Anxiety afflicts millions of people throughout the world, and is the most prevalent form of mental dis-ease in the U.S., affecting 40 million people, or 18% of the population. Feeling some anxiety surrounding certain events in your life, such as a move to a new city, is totally normal and shouldn’t be a cause for concern. However, when your anxiety starts to disrupt your everyday life, you need to acknowledge it and try to figure out where the feelings are coming from, and what they’re trying to tell you.
Many people live with debilitating anxiety, and don’t speak up out of embarrassment or fear or being judged. However, your mental health is vitally important, and should be taken seriously. If you start noticing these signs, it’s time to take action so you can start enjoying life again.
Here are 6 signs anxiety is controlling your life:
1. You have developed insomnia.
Researchers continue to speculate on whether anxiety causes insomnia, or vice versa; however, scientists have found a clear association between the two. If you regularly find yourself tossing and turning in bed, have trouble quieting your mind, and just can’t seem to relax, you might have an anxiety disorder. Most people have difficulty falling asleep at one point or another, but if this occurs regularly, you need to examine your life closely and try to pinpoint why you feel so anxious that it keeps you awake at night.
2. You feel anxious about seemingly simple things.
People with anxiety disorders tend to overthink and worry about minor issues, as well as larger ones. Having some fears about traveling overseas or giving a speech or starting a new job is perfectly normal, but when the worry spills over into your every day life and disrupts your routine, the alarm bells should start to go off in your head.
As we grow up, we tend to have more responsibilities and life just gets more hectic. However, worrying about life so much that it becomes unenjoyable and stressful can really do damage to your physical and mental health. When you notice your mind starting that predictable cycle of overthinking, worrying, and stressing, bring your attention back to the present moment. Focus on your breath, your body, and your current surroundings. Surrender to the now, and you will notice the anxiety begin to fade, and your thoughts will start to release their grip on you.
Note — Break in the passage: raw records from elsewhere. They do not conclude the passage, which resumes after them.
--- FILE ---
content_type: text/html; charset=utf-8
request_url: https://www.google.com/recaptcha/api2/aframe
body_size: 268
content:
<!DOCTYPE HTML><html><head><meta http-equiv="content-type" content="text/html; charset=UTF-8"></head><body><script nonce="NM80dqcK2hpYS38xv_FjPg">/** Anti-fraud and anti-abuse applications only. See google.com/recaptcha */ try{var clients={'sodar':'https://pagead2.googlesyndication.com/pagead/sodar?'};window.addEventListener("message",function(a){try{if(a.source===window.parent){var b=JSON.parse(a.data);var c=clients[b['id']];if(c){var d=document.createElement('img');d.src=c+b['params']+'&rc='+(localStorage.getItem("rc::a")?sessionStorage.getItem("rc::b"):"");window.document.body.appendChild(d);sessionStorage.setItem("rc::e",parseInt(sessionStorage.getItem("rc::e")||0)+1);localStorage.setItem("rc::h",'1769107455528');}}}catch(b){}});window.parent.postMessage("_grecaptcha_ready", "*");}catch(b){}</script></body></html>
3. You have frequent headaches.
Regular headaches can also point to an anxiety disorder. According to the Anxiety and Depression Association of America, migraines and headaches occur frequently in those who have anxiety disorders. This can indicate that you have an unhealthy amount of stress stored within your body, and overthinking and worrying can cause an overproduction of the stress hormone cortisol. In our hectic world, it might seem very difficult to control your thoughts and clear your mind, but start challenging the thoughts that enter your head. Do they help you, or hurt you? Only pay attention to the ones that encourage you, and counter the negative thoughts with positive ones.
A lot of our stress in life is self-imposed, so changing out outlook can do wonders for our mental health.
4. You regularly cancel plans with people.
This commonly occurs with people who have social anxiety disorder. About 15 million Americans suffer from this disorder, and unfortunately, 36% of sufferers wait 10 years or more before getting help. Of course, people who have other types of anxiety disorders may cancel plans as well, but it occurs most often in those with social anxiety. Cancelling plans once in a blue moon doesn’t indicate a problem, but when you find yourself doing it frequently, you need to ask yourself why you don’t want to socialize with others.
Socializing and building relationships are an important part of life, so depriving yourself of these experiences can really put a damper on your mental state. If your anxiety controls your life so much that you start drifting away from others and distancing yourself from close friends and family, you need to check in with your emotions and try to figure out why you suddenly don’t enjoy social events with others.
5. You have digestive problems.
Anxiety begins in the mind, but you can actually have physical symptoms as well. According to the Anxiety and Depression Association of America, 50-90% of people with Irritable Bowel Syndrome also have a psychiatric disorder such as anxiety or depression. The colon is partially controlled by the nervous system, which explains why those with severe anxiety and stress tend to have digestive problems. If you have regular stomach and intestinal problems, you might consider incorporating relaxation techniques into your day to help you calm your thoughts and bring peace into the body.